Valeu a pena teimar para contar esta história, porque ela é única – Ross não se limitou a ser um excelente médico de combate, mas o homem que ganhou a Medalha de Honra atribuída pelo Governo americano sem disparar um único tiro ou pegar numa arma. Parece – e é – incrível, mas Ross, um convicto membro da Igreja dos Adventistas do Sétimo Dia, era objetor de consciência, o que significava que a sua religião não lhe permitia que tocasse numa arma e muito menos tirasse a vida a outra pessoa, mesmo que se tratasse do seu inimigo e que houvesse uma previsível ameaça à sua vida em combate.

Uma mistura de sangue real e espetacularidade imaginária

O filme, que se divide entre uma série de cenas iniciais que estabelecem o caráter e a formação de personalidade do pacifista Ross e um conjunto de cenas tão intensas quanto longas que mostram a guerra na sua pior faceta, faz um bom trabalho a mostrar o que foi o combate de Hacksaw Ridge – a alcunha atribuída pelos soldados americanos àquela colina de Okinawa, numa batalha que tirou a vida a 2500 americanos e quase o dobro de japoneses -, também conhecido como a “chuva de metal”, ou não fosse o seu caráter violento e sangrento reconhecido pela História. Mas Chris Majewski, antigo membro da Marinha e agora diretor do museu da batalha de Okinawa, esclarece ao “The Guardian” que “O herói de Hacksaw Ridge” também tem grandes componentes da imaginação do realizador.

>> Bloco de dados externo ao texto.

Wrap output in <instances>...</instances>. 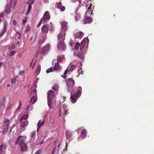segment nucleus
<instances>
[{"label": "nucleus", "mask_w": 154, "mask_h": 154, "mask_svg": "<svg viewBox=\"0 0 154 154\" xmlns=\"http://www.w3.org/2000/svg\"><path fill=\"white\" fill-rule=\"evenodd\" d=\"M82 89L81 87L79 86L78 90L76 93L74 94H72L70 96L71 102L73 103L76 102L79 97L82 94Z\"/></svg>", "instance_id": "1"}, {"label": "nucleus", "mask_w": 154, "mask_h": 154, "mask_svg": "<svg viewBox=\"0 0 154 154\" xmlns=\"http://www.w3.org/2000/svg\"><path fill=\"white\" fill-rule=\"evenodd\" d=\"M50 44L48 43L47 44L44 48H42L40 51V53L43 55L45 54L49 50L50 48Z\"/></svg>", "instance_id": "2"}, {"label": "nucleus", "mask_w": 154, "mask_h": 154, "mask_svg": "<svg viewBox=\"0 0 154 154\" xmlns=\"http://www.w3.org/2000/svg\"><path fill=\"white\" fill-rule=\"evenodd\" d=\"M67 85L68 86L73 87L75 85L74 80L71 78H69L66 81Z\"/></svg>", "instance_id": "3"}, {"label": "nucleus", "mask_w": 154, "mask_h": 154, "mask_svg": "<svg viewBox=\"0 0 154 154\" xmlns=\"http://www.w3.org/2000/svg\"><path fill=\"white\" fill-rule=\"evenodd\" d=\"M22 137V136H19L16 142V144H18L20 146H22L23 144H25L24 143L25 140L24 139H22L20 140Z\"/></svg>", "instance_id": "4"}, {"label": "nucleus", "mask_w": 154, "mask_h": 154, "mask_svg": "<svg viewBox=\"0 0 154 154\" xmlns=\"http://www.w3.org/2000/svg\"><path fill=\"white\" fill-rule=\"evenodd\" d=\"M42 18L43 20L45 22H47L50 19V16L48 11H47L45 12Z\"/></svg>", "instance_id": "5"}, {"label": "nucleus", "mask_w": 154, "mask_h": 154, "mask_svg": "<svg viewBox=\"0 0 154 154\" xmlns=\"http://www.w3.org/2000/svg\"><path fill=\"white\" fill-rule=\"evenodd\" d=\"M67 110H66L64 108H61L59 110V116H60L61 115H63L64 119L65 117L67 115Z\"/></svg>", "instance_id": "6"}, {"label": "nucleus", "mask_w": 154, "mask_h": 154, "mask_svg": "<svg viewBox=\"0 0 154 154\" xmlns=\"http://www.w3.org/2000/svg\"><path fill=\"white\" fill-rule=\"evenodd\" d=\"M65 33L64 32H61L58 36V39L59 42H63L65 39Z\"/></svg>", "instance_id": "7"}, {"label": "nucleus", "mask_w": 154, "mask_h": 154, "mask_svg": "<svg viewBox=\"0 0 154 154\" xmlns=\"http://www.w3.org/2000/svg\"><path fill=\"white\" fill-rule=\"evenodd\" d=\"M47 94L48 99L51 100L55 95L54 92L51 90H50L48 91Z\"/></svg>", "instance_id": "8"}, {"label": "nucleus", "mask_w": 154, "mask_h": 154, "mask_svg": "<svg viewBox=\"0 0 154 154\" xmlns=\"http://www.w3.org/2000/svg\"><path fill=\"white\" fill-rule=\"evenodd\" d=\"M68 23L67 22L65 21H63L61 23V29L64 31L66 30V28L67 26Z\"/></svg>", "instance_id": "9"}, {"label": "nucleus", "mask_w": 154, "mask_h": 154, "mask_svg": "<svg viewBox=\"0 0 154 154\" xmlns=\"http://www.w3.org/2000/svg\"><path fill=\"white\" fill-rule=\"evenodd\" d=\"M57 47L59 50H64L65 47V46L63 42H60V43L57 45Z\"/></svg>", "instance_id": "10"}, {"label": "nucleus", "mask_w": 154, "mask_h": 154, "mask_svg": "<svg viewBox=\"0 0 154 154\" xmlns=\"http://www.w3.org/2000/svg\"><path fill=\"white\" fill-rule=\"evenodd\" d=\"M45 121L44 120H43L42 121L41 120H40L37 124V131H38L40 128L45 123Z\"/></svg>", "instance_id": "11"}, {"label": "nucleus", "mask_w": 154, "mask_h": 154, "mask_svg": "<svg viewBox=\"0 0 154 154\" xmlns=\"http://www.w3.org/2000/svg\"><path fill=\"white\" fill-rule=\"evenodd\" d=\"M86 39H83L80 44V49L81 51H82V49L84 48L85 44L86 43Z\"/></svg>", "instance_id": "12"}, {"label": "nucleus", "mask_w": 154, "mask_h": 154, "mask_svg": "<svg viewBox=\"0 0 154 154\" xmlns=\"http://www.w3.org/2000/svg\"><path fill=\"white\" fill-rule=\"evenodd\" d=\"M48 28L47 25H43L42 28V31L43 33H46L48 31Z\"/></svg>", "instance_id": "13"}, {"label": "nucleus", "mask_w": 154, "mask_h": 154, "mask_svg": "<svg viewBox=\"0 0 154 154\" xmlns=\"http://www.w3.org/2000/svg\"><path fill=\"white\" fill-rule=\"evenodd\" d=\"M74 56H77L80 58H82L83 57V54L81 52H80L79 53H77L75 51H74Z\"/></svg>", "instance_id": "14"}, {"label": "nucleus", "mask_w": 154, "mask_h": 154, "mask_svg": "<svg viewBox=\"0 0 154 154\" xmlns=\"http://www.w3.org/2000/svg\"><path fill=\"white\" fill-rule=\"evenodd\" d=\"M37 100V96L36 95H33L31 99L30 102L32 104H34L36 101Z\"/></svg>", "instance_id": "15"}, {"label": "nucleus", "mask_w": 154, "mask_h": 154, "mask_svg": "<svg viewBox=\"0 0 154 154\" xmlns=\"http://www.w3.org/2000/svg\"><path fill=\"white\" fill-rule=\"evenodd\" d=\"M92 18L90 17H85V23H89L92 21Z\"/></svg>", "instance_id": "16"}, {"label": "nucleus", "mask_w": 154, "mask_h": 154, "mask_svg": "<svg viewBox=\"0 0 154 154\" xmlns=\"http://www.w3.org/2000/svg\"><path fill=\"white\" fill-rule=\"evenodd\" d=\"M5 123L4 124V126H6V128L7 129H8V128L9 126V120L8 119H5Z\"/></svg>", "instance_id": "17"}, {"label": "nucleus", "mask_w": 154, "mask_h": 154, "mask_svg": "<svg viewBox=\"0 0 154 154\" xmlns=\"http://www.w3.org/2000/svg\"><path fill=\"white\" fill-rule=\"evenodd\" d=\"M86 131L85 129H83L81 131V137L84 138L86 136Z\"/></svg>", "instance_id": "18"}, {"label": "nucleus", "mask_w": 154, "mask_h": 154, "mask_svg": "<svg viewBox=\"0 0 154 154\" xmlns=\"http://www.w3.org/2000/svg\"><path fill=\"white\" fill-rule=\"evenodd\" d=\"M21 151L22 152H24L27 149V147L26 144L21 146Z\"/></svg>", "instance_id": "19"}, {"label": "nucleus", "mask_w": 154, "mask_h": 154, "mask_svg": "<svg viewBox=\"0 0 154 154\" xmlns=\"http://www.w3.org/2000/svg\"><path fill=\"white\" fill-rule=\"evenodd\" d=\"M21 124V126L22 127H24L26 126L28 124V121L24 120V121H22Z\"/></svg>", "instance_id": "20"}, {"label": "nucleus", "mask_w": 154, "mask_h": 154, "mask_svg": "<svg viewBox=\"0 0 154 154\" xmlns=\"http://www.w3.org/2000/svg\"><path fill=\"white\" fill-rule=\"evenodd\" d=\"M51 99H48V104L50 109H51L52 107V103L51 102Z\"/></svg>", "instance_id": "21"}, {"label": "nucleus", "mask_w": 154, "mask_h": 154, "mask_svg": "<svg viewBox=\"0 0 154 154\" xmlns=\"http://www.w3.org/2000/svg\"><path fill=\"white\" fill-rule=\"evenodd\" d=\"M59 63L58 62L55 63V65L54 66V70H57L59 69L60 68V65Z\"/></svg>", "instance_id": "22"}, {"label": "nucleus", "mask_w": 154, "mask_h": 154, "mask_svg": "<svg viewBox=\"0 0 154 154\" xmlns=\"http://www.w3.org/2000/svg\"><path fill=\"white\" fill-rule=\"evenodd\" d=\"M11 7L9 8L7 6H6L5 8V13L8 14H9L11 12Z\"/></svg>", "instance_id": "23"}, {"label": "nucleus", "mask_w": 154, "mask_h": 154, "mask_svg": "<svg viewBox=\"0 0 154 154\" xmlns=\"http://www.w3.org/2000/svg\"><path fill=\"white\" fill-rule=\"evenodd\" d=\"M28 114H26L25 115H24L22 118L20 119V122H22L23 120L24 119L25 120H26L27 119L28 117Z\"/></svg>", "instance_id": "24"}, {"label": "nucleus", "mask_w": 154, "mask_h": 154, "mask_svg": "<svg viewBox=\"0 0 154 154\" xmlns=\"http://www.w3.org/2000/svg\"><path fill=\"white\" fill-rule=\"evenodd\" d=\"M3 147H4V148L5 149L6 146L5 145H3V144H2V145H1L0 146V154H2L3 152L2 151V149Z\"/></svg>", "instance_id": "25"}, {"label": "nucleus", "mask_w": 154, "mask_h": 154, "mask_svg": "<svg viewBox=\"0 0 154 154\" xmlns=\"http://www.w3.org/2000/svg\"><path fill=\"white\" fill-rule=\"evenodd\" d=\"M63 60V57L60 56H58L57 57V62L58 63H61Z\"/></svg>", "instance_id": "26"}, {"label": "nucleus", "mask_w": 154, "mask_h": 154, "mask_svg": "<svg viewBox=\"0 0 154 154\" xmlns=\"http://www.w3.org/2000/svg\"><path fill=\"white\" fill-rule=\"evenodd\" d=\"M32 8V6L31 5H29L28 6V11L26 13V15H28L29 14L30 11Z\"/></svg>", "instance_id": "27"}, {"label": "nucleus", "mask_w": 154, "mask_h": 154, "mask_svg": "<svg viewBox=\"0 0 154 154\" xmlns=\"http://www.w3.org/2000/svg\"><path fill=\"white\" fill-rule=\"evenodd\" d=\"M59 87L57 85H55L53 87H52V88L55 91H57L59 88Z\"/></svg>", "instance_id": "28"}, {"label": "nucleus", "mask_w": 154, "mask_h": 154, "mask_svg": "<svg viewBox=\"0 0 154 154\" xmlns=\"http://www.w3.org/2000/svg\"><path fill=\"white\" fill-rule=\"evenodd\" d=\"M80 45V44L79 42L76 43L74 48L76 50H78Z\"/></svg>", "instance_id": "29"}, {"label": "nucleus", "mask_w": 154, "mask_h": 154, "mask_svg": "<svg viewBox=\"0 0 154 154\" xmlns=\"http://www.w3.org/2000/svg\"><path fill=\"white\" fill-rule=\"evenodd\" d=\"M41 70V66L40 65L38 66V67L36 70V72L37 74H39Z\"/></svg>", "instance_id": "30"}, {"label": "nucleus", "mask_w": 154, "mask_h": 154, "mask_svg": "<svg viewBox=\"0 0 154 154\" xmlns=\"http://www.w3.org/2000/svg\"><path fill=\"white\" fill-rule=\"evenodd\" d=\"M16 37L19 40L20 39V38H21V35L20 34V33L19 32H16Z\"/></svg>", "instance_id": "31"}, {"label": "nucleus", "mask_w": 154, "mask_h": 154, "mask_svg": "<svg viewBox=\"0 0 154 154\" xmlns=\"http://www.w3.org/2000/svg\"><path fill=\"white\" fill-rule=\"evenodd\" d=\"M53 69H54L52 67H50V68H49V69H48L46 70V72L48 73H49V72H52L53 71Z\"/></svg>", "instance_id": "32"}, {"label": "nucleus", "mask_w": 154, "mask_h": 154, "mask_svg": "<svg viewBox=\"0 0 154 154\" xmlns=\"http://www.w3.org/2000/svg\"><path fill=\"white\" fill-rule=\"evenodd\" d=\"M76 67V66L75 65H72L71 66L69 70L71 71L74 70Z\"/></svg>", "instance_id": "33"}, {"label": "nucleus", "mask_w": 154, "mask_h": 154, "mask_svg": "<svg viewBox=\"0 0 154 154\" xmlns=\"http://www.w3.org/2000/svg\"><path fill=\"white\" fill-rule=\"evenodd\" d=\"M16 53V52L14 51H11L10 52V56H12L14 55L15 53Z\"/></svg>", "instance_id": "34"}, {"label": "nucleus", "mask_w": 154, "mask_h": 154, "mask_svg": "<svg viewBox=\"0 0 154 154\" xmlns=\"http://www.w3.org/2000/svg\"><path fill=\"white\" fill-rule=\"evenodd\" d=\"M44 42L43 39L39 40L38 41V44H40L41 43H43Z\"/></svg>", "instance_id": "35"}, {"label": "nucleus", "mask_w": 154, "mask_h": 154, "mask_svg": "<svg viewBox=\"0 0 154 154\" xmlns=\"http://www.w3.org/2000/svg\"><path fill=\"white\" fill-rule=\"evenodd\" d=\"M17 77V76H16V78L14 79H12L11 80V83L12 84H14L16 82V78Z\"/></svg>", "instance_id": "36"}, {"label": "nucleus", "mask_w": 154, "mask_h": 154, "mask_svg": "<svg viewBox=\"0 0 154 154\" xmlns=\"http://www.w3.org/2000/svg\"><path fill=\"white\" fill-rule=\"evenodd\" d=\"M43 20V18H42L41 19L40 22H39V23H38V24L37 25V27H39L40 25L42 23V22Z\"/></svg>", "instance_id": "37"}, {"label": "nucleus", "mask_w": 154, "mask_h": 154, "mask_svg": "<svg viewBox=\"0 0 154 154\" xmlns=\"http://www.w3.org/2000/svg\"><path fill=\"white\" fill-rule=\"evenodd\" d=\"M27 17H26L22 19V21H23V23H26L27 22Z\"/></svg>", "instance_id": "38"}, {"label": "nucleus", "mask_w": 154, "mask_h": 154, "mask_svg": "<svg viewBox=\"0 0 154 154\" xmlns=\"http://www.w3.org/2000/svg\"><path fill=\"white\" fill-rule=\"evenodd\" d=\"M65 8L64 6H63L60 7V10L62 11H64L65 10Z\"/></svg>", "instance_id": "39"}, {"label": "nucleus", "mask_w": 154, "mask_h": 154, "mask_svg": "<svg viewBox=\"0 0 154 154\" xmlns=\"http://www.w3.org/2000/svg\"><path fill=\"white\" fill-rule=\"evenodd\" d=\"M32 93H34L35 94V95H36V92H37V90L35 89H33L32 91Z\"/></svg>", "instance_id": "40"}, {"label": "nucleus", "mask_w": 154, "mask_h": 154, "mask_svg": "<svg viewBox=\"0 0 154 154\" xmlns=\"http://www.w3.org/2000/svg\"><path fill=\"white\" fill-rule=\"evenodd\" d=\"M40 152L41 150H39L38 151H37L34 154H40Z\"/></svg>", "instance_id": "41"}, {"label": "nucleus", "mask_w": 154, "mask_h": 154, "mask_svg": "<svg viewBox=\"0 0 154 154\" xmlns=\"http://www.w3.org/2000/svg\"><path fill=\"white\" fill-rule=\"evenodd\" d=\"M13 23L14 25H16L17 24V22L15 20H14L13 21Z\"/></svg>", "instance_id": "42"}, {"label": "nucleus", "mask_w": 154, "mask_h": 154, "mask_svg": "<svg viewBox=\"0 0 154 154\" xmlns=\"http://www.w3.org/2000/svg\"><path fill=\"white\" fill-rule=\"evenodd\" d=\"M40 53H40V51H38L35 54V56L36 57H37L38 56V54Z\"/></svg>", "instance_id": "43"}, {"label": "nucleus", "mask_w": 154, "mask_h": 154, "mask_svg": "<svg viewBox=\"0 0 154 154\" xmlns=\"http://www.w3.org/2000/svg\"><path fill=\"white\" fill-rule=\"evenodd\" d=\"M4 16V14L3 13H2V14H0V18L3 17Z\"/></svg>", "instance_id": "44"}, {"label": "nucleus", "mask_w": 154, "mask_h": 154, "mask_svg": "<svg viewBox=\"0 0 154 154\" xmlns=\"http://www.w3.org/2000/svg\"><path fill=\"white\" fill-rule=\"evenodd\" d=\"M22 105V102H21V101L20 100L19 101V104L18 106H21Z\"/></svg>", "instance_id": "45"}, {"label": "nucleus", "mask_w": 154, "mask_h": 154, "mask_svg": "<svg viewBox=\"0 0 154 154\" xmlns=\"http://www.w3.org/2000/svg\"><path fill=\"white\" fill-rule=\"evenodd\" d=\"M44 143V141H42V142L39 143L38 144L39 145H40L41 144H43V143Z\"/></svg>", "instance_id": "46"}, {"label": "nucleus", "mask_w": 154, "mask_h": 154, "mask_svg": "<svg viewBox=\"0 0 154 154\" xmlns=\"http://www.w3.org/2000/svg\"><path fill=\"white\" fill-rule=\"evenodd\" d=\"M10 1L11 3H14L15 4L16 3V1L14 0H10Z\"/></svg>", "instance_id": "47"}, {"label": "nucleus", "mask_w": 154, "mask_h": 154, "mask_svg": "<svg viewBox=\"0 0 154 154\" xmlns=\"http://www.w3.org/2000/svg\"><path fill=\"white\" fill-rule=\"evenodd\" d=\"M66 75H65V74H64L62 76V77L64 79H65L66 78Z\"/></svg>", "instance_id": "48"}, {"label": "nucleus", "mask_w": 154, "mask_h": 154, "mask_svg": "<svg viewBox=\"0 0 154 154\" xmlns=\"http://www.w3.org/2000/svg\"><path fill=\"white\" fill-rule=\"evenodd\" d=\"M21 107V106H18L17 108V110L18 111L19 110V109H20Z\"/></svg>", "instance_id": "49"}, {"label": "nucleus", "mask_w": 154, "mask_h": 154, "mask_svg": "<svg viewBox=\"0 0 154 154\" xmlns=\"http://www.w3.org/2000/svg\"><path fill=\"white\" fill-rule=\"evenodd\" d=\"M78 34L80 35V36H81L82 35L83 33L82 32H80Z\"/></svg>", "instance_id": "50"}, {"label": "nucleus", "mask_w": 154, "mask_h": 154, "mask_svg": "<svg viewBox=\"0 0 154 154\" xmlns=\"http://www.w3.org/2000/svg\"><path fill=\"white\" fill-rule=\"evenodd\" d=\"M68 71H69V70H67V69L65 71V72H64V74L66 75V73H67V72Z\"/></svg>", "instance_id": "51"}, {"label": "nucleus", "mask_w": 154, "mask_h": 154, "mask_svg": "<svg viewBox=\"0 0 154 154\" xmlns=\"http://www.w3.org/2000/svg\"><path fill=\"white\" fill-rule=\"evenodd\" d=\"M30 29L29 28H27L26 29V32H28L29 31Z\"/></svg>", "instance_id": "52"}, {"label": "nucleus", "mask_w": 154, "mask_h": 154, "mask_svg": "<svg viewBox=\"0 0 154 154\" xmlns=\"http://www.w3.org/2000/svg\"><path fill=\"white\" fill-rule=\"evenodd\" d=\"M33 61H32V62H31L30 63V67H31L32 66V63H33Z\"/></svg>", "instance_id": "53"}, {"label": "nucleus", "mask_w": 154, "mask_h": 154, "mask_svg": "<svg viewBox=\"0 0 154 154\" xmlns=\"http://www.w3.org/2000/svg\"><path fill=\"white\" fill-rule=\"evenodd\" d=\"M62 4V3L61 2H60L58 5H61Z\"/></svg>", "instance_id": "54"}, {"label": "nucleus", "mask_w": 154, "mask_h": 154, "mask_svg": "<svg viewBox=\"0 0 154 154\" xmlns=\"http://www.w3.org/2000/svg\"><path fill=\"white\" fill-rule=\"evenodd\" d=\"M57 7L58 8H60V5H59L58 4V5L57 6Z\"/></svg>", "instance_id": "55"}, {"label": "nucleus", "mask_w": 154, "mask_h": 154, "mask_svg": "<svg viewBox=\"0 0 154 154\" xmlns=\"http://www.w3.org/2000/svg\"><path fill=\"white\" fill-rule=\"evenodd\" d=\"M32 136H33L34 135V133L33 132V133H32Z\"/></svg>", "instance_id": "56"}, {"label": "nucleus", "mask_w": 154, "mask_h": 154, "mask_svg": "<svg viewBox=\"0 0 154 154\" xmlns=\"http://www.w3.org/2000/svg\"><path fill=\"white\" fill-rule=\"evenodd\" d=\"M67 134H68V131H66V136H67Z\"/></svg>", "instance_id": "57"}, {"label": "nucleus", "mask_w": 154, "mask_h": 154, "mask_svg": "<svg viewBox=\"0 0 154 154\" xmlns=\"http://www.w3.org/2000/svg\"><path fill=\"white\" fill-rule=\"evenodd\" d=\"M91 7V5H89V6L88 7V10L89 9H90Z\"/></svg>", "instance_id": "58"}, {"label": "nucleus", "mask_w": 154, "mask_h": 154, "mask_svg": "<svg viewBox=\"0 0 154 154\" xmlns=\"http://www.w3.org/2000/svg\"><path fill=\"white\" fill-rule=\"evenodd\" d=\"M29 106H28L27 107L26 109H29Z\"/></svg>", "instance_id": "59"}, {"label": "nucleus", "mask_w": 154, "mask_h": 154, "mask_svg": "<svg viewBox=\"0 0 154 154\" xmlns=\"http://www.w3.org/2000/svg\"><path fill=\"white\" fill-rule=\"evenodd\" d=\"M2 63H0V67H1V66H2Z\"/></svg>", "instance_id": "60"}, {"label": "nucleus", "mask_w": 154, "mask_h": 154, "mask_svg": "<svg viewBox=\"0 0 154 154\" xmlns=\"http://www.w3.org/2000/svg\"><path fill=\"white\" fill-rule=\"evenodd\" d=\"M79 3H81V1H80V0H79Z\"/></svg>", "instance_id": "61"}, {"label": "nucleus", "mask_w": 154, "mask_h": 154, "mask_svg": "<svg viewBox=\"0 0 154 154\" xmlns=\"http://www.w3.org/2000/svg\"><path fill=\"white\" fill-rule=\"evenodd\" d=\"M2 20L0 19V22H2Z\"/></svg>", "instance_id": "62"}, {"label": "nucleus", "mask_w": 154, "mask_h": 154, "mask_svg": "<svg viewBox=\"0 0 154 154\" xmlns=\"http://www.w3.org/2000/svg\"><path fill=\"white\" fill-rule=\"evenodd\" d=\"M2 34L0 36V37H1L2 35Z\"/></svg>", "instance_id": "63"}, {"label": "nucleus", "mask_w": 154, "mask_h": 154, "mask_svg": "<svg viewBox=\"0 0 154 154\" xmlns=\"http://www.w3.org/2000/svg\"><path fill=\"white\" fill-rule=\"evenodd\" d=\"M32 38H30V40H32Z\"/></svg>", "instance_id": "64"}]
</instances>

“O precipício no filme parece a muralha do set de ‘Game of Thrones’”, comenta Majewski, que quando faz visitas guiadas no lugar onde tudo aconteceu recebe reações de espanto por quem já viu o filme e imaginava o local bastante maior e mais adequado a aventuras épicas (ao jornal, Majewski detalha que não há registo de nenhuma visita de Mel Gibson a Okinawa e que a altura do precipício retratado é três vezes superior ao real, assim como a extensão da antiga linha da frente ganha o dobro do tamanho no filme).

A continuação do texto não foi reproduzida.